Faculty Profile: William Campbell, PhD
Whether he is walking the red carpet in celebration of an Oscar-nominated documentary film he scored or writing orchestral arrangements to songs performed by the euphonically named singer Har Mar Superstar, William Campbell, PhD, lives the challenge he imparts to St. Ambrose music students.
Explore your abilities. Test your talents. Stretch your boundaries.
"I never stopped exploring, and I wanted to talk about this amazing thing we call music," Campbell, a professor in the St. Ambrose Music Department, said of his decision to build a full-time career in teaching while continuing to work as an artist. "And when I go into a classroom, it's with that sense of wonder. I think that's true of most teachers here."
That Campbell also shares his talents so capably beyond the classroom provides a non-textbook lesson to SAU musicians and music lovers.
It is an open exhortation to try, fail, learn, grow and succeed.
"I would hope that when the students find out my music is going to be performed by an orchestra or be part of an Academy Award-nominated film, it makes them feel a little bit proud about what they're doing," he said. "I'm also hoping it makes them do a little extra work. Because that's what it takes. To be something in this industry, you have to do that something extra."
Scoring the film Lifeboat - which was one of five nominees for Best Documentary Film Short at the 2019 Academy Awards in February - was something extra Campbell will carry with him for a lifetime.
Produced and directed by fellow University of Oregon graduate school alum Skye Fitzgerald, Lifeboat is a poignant, heartbreaking look at the grim reality of human trafficking, reflected in the faces of those willing to risk their lives adrift at sea to escape it.
"Lifeboat is a really amazing film," Campbell said. "It has done a lot of good for the world, and it has really raised a lot of awareness. And that's really great. It's easier to go to bed at night knowing I was part of something that changed people's lives."
Campbell is consistently and creatively eclectic. His summer included playing in a Grateful Dead tribute band, while his extensive resume includes six diverse compilations of original music and more than 20 commissions for songs and scores. The latter includes two original performances by the Quad City Symphony Orchestra as well as five choral hymns putting the words of Saint Ambrose of Milan to music. Lifeboat was the ninth film released with an accompanying Campbell score.
Campbell began taking piano lessons at age 6 and began thinking like a true musician soon after.
"While I was taking lessons, I was exploring the how and why of the music," he said, "I wouldn't just practice, I would also wonder why Beethoven did this or that."
That's the kind of curiosity Campbell seeks to spark in SAU students, and with it a requisite commitment to doing that something extra. Campbell can proudly name the musicians and music educators who have matriculated from St. Ambrose with a dedication and commitment to their craft that is equal to his own.

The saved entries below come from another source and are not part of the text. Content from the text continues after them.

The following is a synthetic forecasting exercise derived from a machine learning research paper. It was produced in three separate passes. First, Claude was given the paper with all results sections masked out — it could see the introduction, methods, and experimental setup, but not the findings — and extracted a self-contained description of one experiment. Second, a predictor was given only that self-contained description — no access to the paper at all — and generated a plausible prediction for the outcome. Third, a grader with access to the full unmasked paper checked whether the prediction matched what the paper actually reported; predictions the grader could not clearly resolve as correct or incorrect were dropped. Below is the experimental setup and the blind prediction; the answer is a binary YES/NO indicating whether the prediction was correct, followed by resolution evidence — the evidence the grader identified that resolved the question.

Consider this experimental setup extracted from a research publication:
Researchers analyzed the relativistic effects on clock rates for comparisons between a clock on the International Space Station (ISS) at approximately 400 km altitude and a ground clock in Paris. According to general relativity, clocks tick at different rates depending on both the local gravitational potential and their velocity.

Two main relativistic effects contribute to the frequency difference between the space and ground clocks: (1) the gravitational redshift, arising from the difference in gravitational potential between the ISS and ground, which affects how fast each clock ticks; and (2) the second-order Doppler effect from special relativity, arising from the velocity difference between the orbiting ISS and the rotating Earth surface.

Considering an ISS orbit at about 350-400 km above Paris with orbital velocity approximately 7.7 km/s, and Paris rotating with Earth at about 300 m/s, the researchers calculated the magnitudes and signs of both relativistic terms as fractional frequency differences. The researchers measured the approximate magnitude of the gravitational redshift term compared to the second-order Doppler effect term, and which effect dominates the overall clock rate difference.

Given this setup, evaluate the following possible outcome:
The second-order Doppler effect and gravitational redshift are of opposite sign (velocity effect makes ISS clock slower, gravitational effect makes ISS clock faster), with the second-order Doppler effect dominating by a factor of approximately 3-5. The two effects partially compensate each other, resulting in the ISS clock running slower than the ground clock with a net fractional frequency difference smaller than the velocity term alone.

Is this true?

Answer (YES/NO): NO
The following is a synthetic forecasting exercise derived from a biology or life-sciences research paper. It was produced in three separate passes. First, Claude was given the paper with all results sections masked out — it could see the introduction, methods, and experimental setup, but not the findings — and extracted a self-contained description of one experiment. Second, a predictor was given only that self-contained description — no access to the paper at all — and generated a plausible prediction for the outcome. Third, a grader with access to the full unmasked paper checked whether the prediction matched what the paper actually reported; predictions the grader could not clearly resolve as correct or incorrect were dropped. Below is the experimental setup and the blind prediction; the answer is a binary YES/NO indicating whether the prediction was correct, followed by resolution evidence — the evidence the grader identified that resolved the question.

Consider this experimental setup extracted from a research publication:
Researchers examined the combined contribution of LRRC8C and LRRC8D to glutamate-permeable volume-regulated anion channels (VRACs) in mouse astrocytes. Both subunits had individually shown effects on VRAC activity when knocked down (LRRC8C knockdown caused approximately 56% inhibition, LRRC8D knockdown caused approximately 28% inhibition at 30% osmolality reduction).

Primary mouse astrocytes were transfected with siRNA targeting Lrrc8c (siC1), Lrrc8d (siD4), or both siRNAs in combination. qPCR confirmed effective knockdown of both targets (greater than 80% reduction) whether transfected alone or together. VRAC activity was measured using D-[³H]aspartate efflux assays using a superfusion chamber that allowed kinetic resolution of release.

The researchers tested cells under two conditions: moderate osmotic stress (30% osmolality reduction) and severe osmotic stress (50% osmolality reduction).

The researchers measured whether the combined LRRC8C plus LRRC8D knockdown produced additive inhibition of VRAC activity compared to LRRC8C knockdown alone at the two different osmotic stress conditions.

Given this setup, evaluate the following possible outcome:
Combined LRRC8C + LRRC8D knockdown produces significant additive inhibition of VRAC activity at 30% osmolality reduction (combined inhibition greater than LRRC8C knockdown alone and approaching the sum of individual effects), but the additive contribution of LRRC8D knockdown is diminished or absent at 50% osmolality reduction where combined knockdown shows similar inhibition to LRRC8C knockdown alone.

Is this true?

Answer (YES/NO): NO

He is equally proud of the accountants, engineers and countless other non-music majors who have walked away from a general education course he taught with a capacity to actively listen to music, to wonder why an artist chose this chord over that, to explore each note with a critical ear.
"It is totally critical thinking," he said of a foundational skill which employers say makes St. Ambrose graduates immensely valuable. "Being able to pick out what's really important or to really listen and be in conversation with somebody, that sets people apart."